When not using lvmetad, lvm from 7.3 reports the errors in comment 2 and shows the device as not even being a PV.  Because it's not reported as a PV, lvm does not attempt to "repair" the in-use flag, so it doesn't automatically clobber the VG.  However, by not thinking the device is a PV, it will also happily allow you to run pvcreate on it.  So, the difference between with-lvmetad and without-lvmetad is that with lvmetad, lvm sees the device as an in-use PV, and without lvmetad, lvm sees the device as completely unused.  The with-lvmetad state is more correct, and actually what we want, but unfortunately it also happens to trigger the incorrect repair code.

Comment 5 Alasdair Kergon 2017-05-17 14:12:35 UTC

We're discussing alternative solutions, such as appending these flags to the segment type in the on-disk metadata e.g. "cache+v2" so the old version will invoke the unknown segment type code which we believe still works.

Comment 6 Alasdair Kergon 2017-05-17 14:13:23 UTC

I assume raid is similarly affected by this problem.

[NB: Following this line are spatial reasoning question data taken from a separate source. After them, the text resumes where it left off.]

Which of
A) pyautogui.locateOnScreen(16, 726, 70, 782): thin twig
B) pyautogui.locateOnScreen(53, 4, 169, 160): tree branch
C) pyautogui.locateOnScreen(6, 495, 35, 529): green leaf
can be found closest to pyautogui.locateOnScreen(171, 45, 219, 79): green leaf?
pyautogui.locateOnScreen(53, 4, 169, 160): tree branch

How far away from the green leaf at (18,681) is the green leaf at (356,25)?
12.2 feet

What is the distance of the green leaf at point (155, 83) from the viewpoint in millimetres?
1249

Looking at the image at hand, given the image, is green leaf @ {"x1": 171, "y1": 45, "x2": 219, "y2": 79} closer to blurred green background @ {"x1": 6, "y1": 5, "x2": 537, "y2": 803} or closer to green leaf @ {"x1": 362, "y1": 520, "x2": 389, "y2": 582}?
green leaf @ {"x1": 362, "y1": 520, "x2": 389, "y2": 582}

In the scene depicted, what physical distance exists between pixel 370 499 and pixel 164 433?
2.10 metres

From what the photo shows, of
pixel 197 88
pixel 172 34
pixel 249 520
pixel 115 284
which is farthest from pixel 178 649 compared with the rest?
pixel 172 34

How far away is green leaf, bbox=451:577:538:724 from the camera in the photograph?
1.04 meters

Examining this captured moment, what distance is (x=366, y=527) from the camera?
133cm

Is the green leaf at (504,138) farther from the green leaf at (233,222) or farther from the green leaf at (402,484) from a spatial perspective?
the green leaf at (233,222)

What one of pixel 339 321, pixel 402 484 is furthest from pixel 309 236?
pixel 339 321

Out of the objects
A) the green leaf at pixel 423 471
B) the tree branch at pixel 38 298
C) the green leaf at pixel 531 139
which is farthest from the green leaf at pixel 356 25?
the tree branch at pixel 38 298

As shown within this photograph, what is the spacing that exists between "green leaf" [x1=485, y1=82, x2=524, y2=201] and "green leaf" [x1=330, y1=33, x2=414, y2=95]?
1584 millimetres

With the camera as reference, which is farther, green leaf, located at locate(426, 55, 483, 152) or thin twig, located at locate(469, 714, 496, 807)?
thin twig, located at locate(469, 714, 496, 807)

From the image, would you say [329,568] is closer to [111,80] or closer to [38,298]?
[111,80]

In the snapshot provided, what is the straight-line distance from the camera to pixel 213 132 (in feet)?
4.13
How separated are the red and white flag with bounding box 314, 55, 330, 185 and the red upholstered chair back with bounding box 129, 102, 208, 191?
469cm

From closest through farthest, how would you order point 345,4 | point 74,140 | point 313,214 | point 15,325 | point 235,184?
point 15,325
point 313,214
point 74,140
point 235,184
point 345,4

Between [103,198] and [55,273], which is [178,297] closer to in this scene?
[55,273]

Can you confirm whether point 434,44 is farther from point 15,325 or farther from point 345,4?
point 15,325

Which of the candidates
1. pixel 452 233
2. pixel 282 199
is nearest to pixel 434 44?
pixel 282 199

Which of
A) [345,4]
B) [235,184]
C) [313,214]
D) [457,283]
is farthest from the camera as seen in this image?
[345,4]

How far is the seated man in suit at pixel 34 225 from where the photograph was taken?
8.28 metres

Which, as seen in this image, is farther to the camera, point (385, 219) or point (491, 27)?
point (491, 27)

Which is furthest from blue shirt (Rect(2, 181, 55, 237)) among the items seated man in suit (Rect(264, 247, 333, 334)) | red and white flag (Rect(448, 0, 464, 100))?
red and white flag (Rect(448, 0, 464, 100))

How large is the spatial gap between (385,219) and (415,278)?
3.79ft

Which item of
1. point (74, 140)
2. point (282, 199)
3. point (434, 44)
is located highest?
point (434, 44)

Comment 7 David Teigland 2017-05-17 19:15:01 UTC

> 2. vg_read should not be repairing PVs when it doesn't think the in-use flag
> is correct.

In general, this repair only applies to PVs with no mda's on them, which makes it not quite as problematic (although I still think it's better to require a manual action to remove the PV.)  To make the repair safer (e.g. less likely to be caused by other bugs in lvm as shown in this bz), the _check_or_repair_orphan_pv_ext() could read the mda itself directly from disk to verify there is no VG using the PV being repaired.  As it stands now, unknown bugs elsewhere in lvm are liable to trigger the repair and wrongly remove a PV.

Comment 8 David Teigland 2017-05-17 20:28:30 UTC

> > 2. vg_read should not be repairing PVs when it doesn't think the in-use flag
> > is correct.
> 
> In general, this repair only applies to PVs with no mda's on them, which
> makes it not quite as problematic

This is still a misunderstanding of the pv-in-use repair case.  It's in-use orphan PVs with mdas that are repaired (since in-use and orphan are contradictory, the in-use is cleared.)  lvm expects that since the PV has an mda, it will know about the VG using it, and the PV won't look like an orphan.  In this bug, the VG found in the mda is not understood (new flag unrecognized), and bad error handling makes lvm think there is no VG (instead of a VG that's not understood), which triggers the repair case of:  PV in-use with mda which looks unused by a VG.

I no longer think there are "too many cases" where this repair could be wrongly triggered.  I still think there are some (not least of which are unknown lvm bugs), which make me prefer an option for manual repair in the future.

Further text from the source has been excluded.